Muramasa: The Demon Blade


Emanuel Merino

It's Like Watching a Moving Woodblock Print.

The crew at Ignition Entertainment invited us to their Glendale Office to check out the hotly anticipated game Muramasa: The Demon Blade. It should be said right up front that Muramasa is an incredible looking Wii game. This is thanks primarily to its hand drawn 2-D graphics, detailed backgrounds, and very Japanese aesthetics and atmosphere. I tried out the two main characters Momohime and Kisuke. The two characters played largely the same with the main difference primarily being story related and the fact that both characters start on opposite ends of the map. Speaking of the map, the game's world feels very much like a Metroid-Vania game, as you move from highly detailed screen to the next fighting a varied mix of enemies. The combat itself is very flashy and fast; on the normal difficulty setting I had no problem dispatching all sorts of ninjas and all manner of mythological Japanese creatures.

Second Caption Alt Goes Here
The Seven Samurai Would Be Proud.

Combat mainly involved me using the analog stick to run and jump to quickly maneuver across the stage smashing the A button to defeat enemies and to gain experience points and souls. That's not to say the combat doesn't have any depth. At any one time you carry three swords with you, each with different properties and special attacks. There are 108 swords in the game that you can earn or forge from your main menu. During combat switching swords becomes important as using a particular sword or special skill too often can break your blade. Not to worry though, while in its sheath your swords repair themselves, so you are never left without any usable weapons. During boss battles I found myself switching from blade to blade unleashing special attacks while trying to dodge or block incoming attacks. In all honesty, on the easy setting, you can probably button mash your way through the game. That extra finesse is there if you want it in easy and it's a definite necessity on the harder difficulties. Thankfully you are rewarded after every battle with a screen ranking your battle and showing how much experience you have earned. This is primarily where the game's RPG elements come in. You level up over time and can equip a variety of accessories. Forging new blades also plays a big role in your characters' development. The RPG elements are very light, comparable to post Symphony of the Night Castlevania games.

Really, I think the real draw for most RPGamers out there will be this game's highly detailed and atmospheric version of ancient Japan.
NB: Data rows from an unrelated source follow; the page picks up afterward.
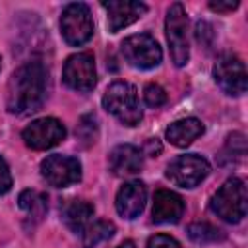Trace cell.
Returning <instances> with one entry per match:
<instances>
[{
  "mask_svg": "<svg viewBox=\"0 0 248 248\" xmlns=\"http://www.w3.org/2000/svg\"><path fill=\"white\" fill-rule=\"evenodd\" d=\"M213 79L227 95H244L248 87V74L244 62L236 54H221L213 66Z\"/></svg>",
  "mask_w": 248,
  "mask_h": 248,
  "instance_id": "obj_8",
  "label": "cell"
},
{
  "mask_svg": "<svg viewBox=\"0 0 248 248\" xmlns=\"http://www.w3.org/2000/svg\"><path fill=\"white\" fill-rule=\"evenodd\" d=\"M118 248H136V244H134L132 240H124V242H122Z\"/></svg>",
  "mask_w": 248,
  "mask_h": 248,
  "instance_id": "obj_28",
  "label": "cell"
},
{
  "mask_svg": "<svg viewBox=\"0 0 248 248\" xmlns=\"http://www.w3.org/2000/svg\"><path fill=\"white\" fill-rule=\"evenodd\" d=\"M184 215V200L170 190H157L153 196V223H178Z\"/></svg>",
  "mask_w": 248,
  "mask_h": 248,
  "instance_id": "obj_14",
  "label": "cell"
},
{
  "mask_svg": "<svg viewBox=\"0 0 248 248\" xmlns=\"http://www.w3.org/2000/svg\"><path fill=\"white\" fill-rule=\"evenodd\" d=\"M103 8L108 12L107 17H108L110 33H118L120 29L132 25L147 12V6L136 0H108V2H103Z\"/></svg>",
  "mask_w": 248,
  "mask_h": 248,
  "instance_id": "obj_12",
  "label": "cell"
},
{
  "mask_svg": "<svg viewBox=\"0 0 248 248\" xmlns=\"http://www.w3.org/2000/svg\"><path fill=\"white\" fill-rule=\"evenodd\" d=\"M203 134V124L198 118H182L172 122L167 130H165V138L169 140V143L176 145V147H188L194 140H198Z\"/></svg>",
  "mask_w": 248,
  "mask_h": 248,
  "instance_id": "obj_16",
  "label": "cell"
},
{
  "mask_svg": "<svg viewBox=\"0 0 248 248\" xmlns=\"http://www.w3.org/2000/svg\"><path fill=\"white\" fill-rule=\"evenodd\" d=\"M21 138L27 147L35 151H43V149L58 145L66 138V128L56 118H39L23 128Z\"/></svg>",
  "mask_w": 248,
  "mask_h": 248,
  "instance_id": "obj_11",
  "label": "cell"
},
{
  "mask_svg": "<svg viewBox=\"0 0 248 248\" xmlns=\"http://www.w3.org/2000/svg\"><path fill=\"white\" fill-rule=\"evenodd\" d=\"M60 33L72 46H81L93 37V17L83 2H72L62 10Z\"/></svg>",
  "mask_w": 248,
  "mask_h": 248,
  "instance_id": "obj_5",
  "label": "cell"
},
{
  "mask_svg": "<svg viewBox=\"0 0 248 248\" xmlns=\"http://www.w3.org/2000/svg\"><path fill=\"white\" fill-rule=\"evenodd\" d=\"M64 83L79 93H87L97 83V70H95V58L89 52H78L72 54L62 70Z\"/></svg>",
  "mask_w": 248,
  "mask_h": 248,
  "instance_id": "obj_9",
  "label": "cell"
},
{
  "mask_svg": "<svg viewBox=\"0 0 248 248\" xmlns=\"http://www.w3.org/2000/svg\"><path fill=\"white\" fill-rule=\"evenodd\" d=\"M103 107L112 116H116L124 126H136L143 116L138 103V91L128 81L110 83L103 95Z\"/></svg>",
  "mask_w": 248,
  "mask_h": 248,
  "instance_id": "obj_3",
  "label": "cell"
},
{
  "mask_svg": "<svg viewBox=\"0 0 248 248\" xmlns=\"http://www.w3.org/2000/svg\"><path fill=\"white\" fill-rule=\"evenodd\" d=\"M211 211L227 223H240L248 209V192L244 180L232 176L213 194L209 202Z\"/></svg>",
  "mask_w": 248,
  "mask_h": 248,
  "instance_id": "obj_2",
  "label": "cell"
},
{
  "mask_svg": "<svg viewBox=\"0 0 248 248\" xmlns=\"http://www.w3.org/2000/svg\"><path fill=\"white\" fill-rule=\"evenodd\" d=\"M213 37V31H211V25L207 21H198L196 25V39L202 43V45H209Z\"/></svg>",
  "mask_w": 248,
  "mask_h": 248,
  "instance_id": "obj_25",
  "label": "cell"
},
{
  "mask_svg": "<svg viewBox=\"0 0 248 248\" xmlns=\"http://www.w3.org/2000/svg\"><path fill=\"white\" fill-rule=\"evenodd\" d=\"M145 153H147V155H151V157H155L157 153H161V143H159V140H157V138L147 140V143H145Z\"/></svg>",
  "mask_w": 248,
  "mask_h": 248,
  "instance_id": "obj_27",
  "label": "cell"
},
{
  "mask_svg": "<svg viewBox=\"0 0 248 248\" xmlns=\"http://www.w3.org/2000/svg\"><path fill=\"white\" fill-rule=\"evenodd\" d=\"M95 209L89 202L85 200H72L64 211H62V219L66 223V227L72 231V232H83L85 227L89 225V219L93 217Z\"/></svg>",
  "mask_w": 248,
  "mask_h": 248,
  "instance_id": "obj_17",
  "label": "cell"
},
{
  "mask_svg": "<svg viewBox=\"0 0 248 248\" xmlns=\"http://www.w3.org/2000/svg\"><path fill=\"white\" fill-rule=\"evenodd\" d=\"M114 231H116L114 223H110L107 219H99V221L87 225L83 231V248H95L99 242L110 238L114 234Z\"/></svg>",
  "mask_w": 248,
  "mask_h": 248,
  "instance_id": "obj_19",
  "label": "cell"
},
{
  "mask_svg": "<svg viewBox=\"0 0 248 248\" xmlns=\"http://www.w3.org/2000/svg\"><path fill=\"white\" fill-rule=\"evenodd\" d=\"M46 68L39 60L19 66L8 83V110L12 114H31L39 110L46 97Z\"/></svg>",
  "mask_w": 248,
  "mask_h": 248,
  "instance_id": "obj_1",
  "label": "cell"
},
{
  "mask_svg": "<svg viewBox=\"0 0 248 248\" xmlns=\"http://www.w3.org/2000/svg\"><path fill=\"white\" fill-rule=\"evenodd\" d=\"M43 178L54 188H66L81 180V163L70 155H48L41 163Z\"/></svg>",
  "mask_w": 248,
  "mask_h": 248,
  "instance_id": "obj_10",
  "label": "cell"
},
{
  "mask_svg": "<svg viewBox=\"0 0 248 248\" xmlns=\"http://www.w3.org/2000/svg\"><path fill=\"white\" fill-rule=\"evenodd\" d=\"M145 202H147L145 184L140 182V180H130V182H126L118 190L116 200H114V205H116V211H118L120 217H124V219H136L143 211Z\"/></svg>",
  "mask_w": 248,
  "mask_h": 248,
  "instance_id": "obj_13",
  "label": "cell"
},
{
  "mask_svg": "<svg viewBox=\"0 0 248 248\" xmlns=\"http://www.w3.org/2000/svg\"><path fill=\"white\" fill-rule=\"evenodd\" d=\"M209 8L213 12H221V14H227V12H232L238 8V0H211L209 2Z\"/></svg>",
  "mask_w": 248,
  "mask_h": 248,
  "instance_id": "obj_26",
  "label": "cell"
},
{
  "mask_svg": "<svg viewBox=\"0 0 248 248\" xmlns=\"http://www.w3.org/2000/svg\"><path fill=\"white\" fill-rule=\"evenodd\" d=\"M145 248H182V244L169 234H155L147 240Z\"/></svg>",
  "mask_w": 248,
  "mask_h": 248,
  "instance_id": "obj_23",
  "label": "cell"
},
{
  "mask_svg": "<svg viewBox=\"0 0 248 248\" xmlns=\"http://www.w3.org/2000/svg\"><path fill=\"white\" fill-rule=\"evenodd\" d=\"M188 236L198 242V244H207V242H217V240H223L225 238V232L221 229H217L215 225L211 223H192L188 227Z\"/></svg>",
  "mask_w": 248,
  "mask_h": 248,
  "instance_id": "obj_20",
  "label": "cell"
},
{
  "mask_svg": "<svg viewBox=\"0 0 248 248\" xmlns=\"http://www.w3.org/2000/svg\"><path fill=\"white\" fill-rule=\"evenodd\" d=\"M143 167V153L130 143L116 145L108 155V169L116 176H128L140 172Z\"/></svg>",
  "mask_w": 248,
  "mask_h": 248,
  "instance_id": "obj_15",
  "label": "cell"
},
{
  "mask_svg": "<svg viewBox=\"0 0 248 248\" xmlns=\"http://www.w3.org/2000/svg\"><path fill=\"white\" fill-rule=\"evenodd\" d=\"M120 50H122L124 60L130 66L140 68V70L155 68L163 60L161 46L149 33H138V35L126 37L120 45Z\"/></svg>",
  "mask_w": 248,
  "mask_h": 248,
  "instance_id": "obj_6",
  "label": "cell"
},
{
  "mask_svg": "<svg viewBox=\"0 0 248 248\" xmlns=\"http://www.w3.org/2000/svg\"><path fill=\"white\" fill-rule=\"evenodd\" d=\"M209 170L211 167L207 159H203L202 155L190 153V155H178L176 159H172L167 165L165 174L172 184L180 188H196L200 182L205 180Z\"/></svg>",
  "mask_w": 248,
  "mask_h": 248,
  "instance_id": "obj_7",
  "label": "cell"
},
{
  "mask_svg": "<svg viewBox=\"0 0 248 248\" xmlns=\"http://www.w3.org/2000/svg\"><path fill=\"white\" fill-rule=\"evenodd\" d=\"M10 188H12V172L8 169V163L0 157V196L10 192Z\"/></svg>",
  "mask_w": 248,
  "mask_h": 248,
  "instance_id": "obj_24",
  "label": "cell"
},
{
  "mask_svg": "<svg viewBox=\"0 0 248 248\" xmlns=\"http://www.w3.org/2000/svg\"><path fill=\"white\" fill-rule=\"evenodd\" d=\"M143 101H145L147 107L159 108V107H163V105L167 103V93H165V89H163L161 85H157V83H147V85L143 87Z\"/></svg>",
  "mask_w": 248,
  "mask_h": 248,
  "instance_id": "obj_22",
  "label": "cell"
},
{
  "mask_svg": "<svg viewBox=\"0 0 248 248\" xmlns=\"http://www.w3.org/2000/svg\"><path fill=\"white\" fill-rule=\"evenodd\" d=\"M165 35L169 41L170 48V58L174 66L182 68L186 66L190 58V46H188V17L184 12V6L180 2L170 4L167 10V19H165Z\"/></svg>",
  "mask_w": 248,
  "mask_h": 248,
  "instance_id": "obj_4",
  "label": "cell"
},
{
  "mask_svg": "<svg viewBox=\"0 0 248 248\" xmlns=\"http://www.w3.org/2000/svg\"><path fill=\"white\" fill-rule=\"evenodd\" d=\"M0 68H2V58H0Z\"/></svg>",
  "mask_w": 248,
  "mask_h": 248,
  "instance_id": "obj_29",
  "label": "cell"
},
{
  "mask_svg": "<svg viewBox=\"0 0 248 248\" xmlns=\"http://www.w3.org/2000/svg\"><path fill=\"white\" fill-rule=\"evenodd\" d=\"M76 134H78L79 140H83L85 145L93 143L95 138H97V120H95V116H93V114H85V116H81Z\"/></svg>",
  "mask_w": 248,
  "mask_h": 248,
  "instance_id": "obj_21",
  "label": "cell"
},
{
  "mask_svg": "<svg viewBox=\"0 0 248 248\" xmlns=\"http://www.w3.org/2000/svg\"><path fill=\"white\" fill-rule=\"evenodd\" d=\"M19 207L27 213V219L31 221V225H37L43 221L45 213H46V196L37 192V190H23L17 198Z\"/></svg>",
  "mask_w": 248,
  "mask_h": 248,
  "instance_id": "obj_18",
  "label": "cell"
}]
</instances>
The game only has Japanese audio options, which means the entire game is subtitled. Given the very Japanese setting and the infusion of Japanese mythology, the language track fits. The game is very big on style and each environment was lovingly hand drawn. From dark forests and graveyards to lantern-filled towns, this game oozes style. In fact, I don't really feel like I have to sell this game on its presentation. The visuals, music, and voice-over fit the setting and sell the game themselves. The one thing I pulled away from the demo is that the gameplay works and is competent, the kind of thing you play in little bursts as you watch and listen to all kinds of pretty. The game should last about 15-20 hours to get through both characters' campaign modes, so about six to eight hours for each character. So if you're looking for a very light action RPG that exudes Japan and style, this is a very good choice. I actually think that the people who would love this game most are not RPGamers, but fans of Japan and people looking for some light action and something nice too look at on their Wii. This is a game that definitely deserves to be seen.